Sementara itu, rumah tipe kecil mencatat perlambatan pertumbuhan harga. Indeksnya berada di angka 113,89 dengan pertumbuhan 0,49% (yoy), turun dari 0,61% (yoy) pada kuartal I 2026. Adapun rumah tipe menengah tumbuh relatif stabil dengan indeks 114,01.
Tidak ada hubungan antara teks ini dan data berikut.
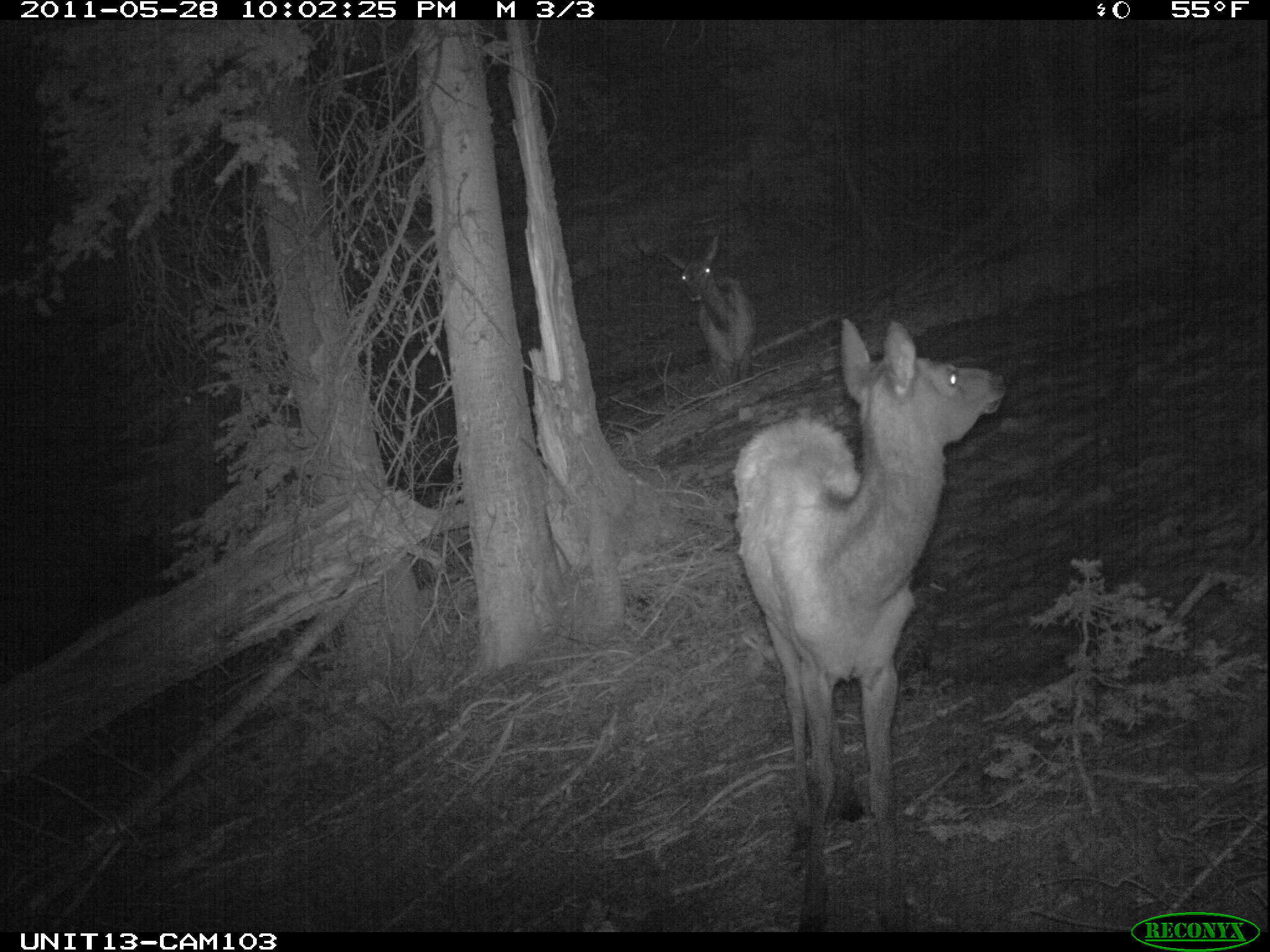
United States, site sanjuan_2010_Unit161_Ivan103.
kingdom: Animalia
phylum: Chordata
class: Mammalia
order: Artiodactyla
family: Cervidae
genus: Cervus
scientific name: Cervus elaphus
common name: red deer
Penjualan Properti Membaik, Didorong Tipe Kecil dan Besar
Dari sisi volume, terjadi perbaikan signifikan pada segmen rumah tipe kecil. Meski penjualannya masih terkontraksi 2,88% (yoy), angka ini membaik drastis dibandingkan kontraksi 45,59% (yoy) pada kuartal sebelumnya. Segmen rumah tipe besar bahkan berhasil berbalik arah dengan mencatat pertumbuhan penjualan 13,08% (yoy), kontras dengan kontraksi 8,03% (yoy) di kuartal I 2026.
Namun, tidak semua segmen mengalami perbaikan. Penjualan rumah tipe menengah justru turun, dari sebelumnya tumbuh 8,28% (yoy) menjadi terkontraksi 10,51% (yoy) pada kuartal II 2026.
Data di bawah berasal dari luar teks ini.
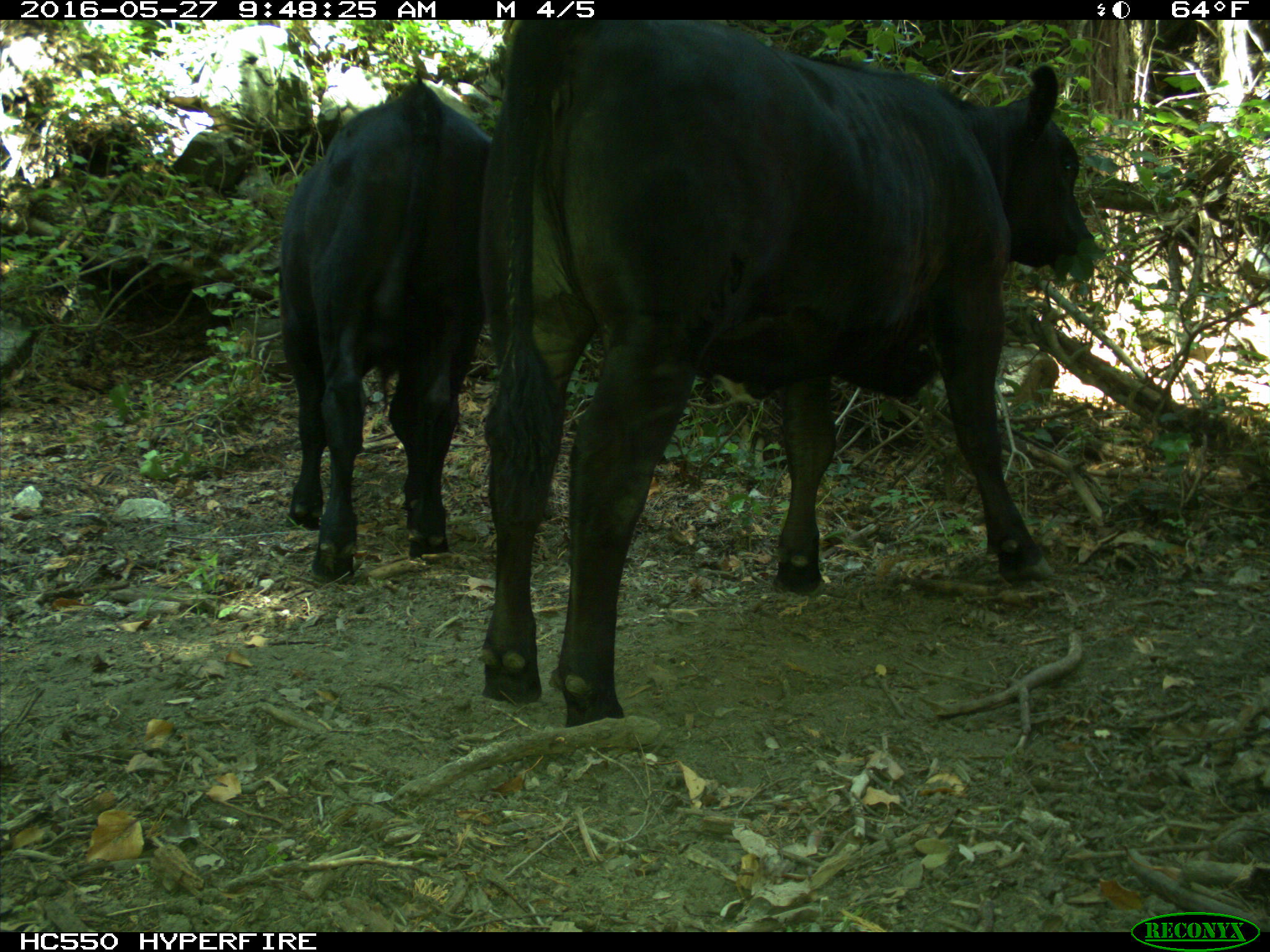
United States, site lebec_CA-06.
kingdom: Animalia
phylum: Chordata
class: Mammalia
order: Artiodactyla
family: Bovidae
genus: Bos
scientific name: Bos taurus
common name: domestic cow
Pangsa KPR Masih Dominan, Developer Andalkan Dana Internal
Dari sisi pembiayaan, struktur pendanaan pengembang masih bertumpu pada dana internal perusahaan. Kontribusinya mencapai 73,28% dari total kebutuhan pembiayaan, diikuti pinjaman perbankan sebesar 17,89% dan pembayaran konsumen sebesar 8,83%.
Di sisi konsumen, skema Kredit Pemilikan Rumah (KPR) tetap menjadi primadona dengan pangsa 70,05% dari total skema pembelian rumah di pasar primer. Sisanya, pembelian dilakukan melalui pembayaran tunai bertahap dengan pangsa 20,60% dan tunai sebesar 9,35%.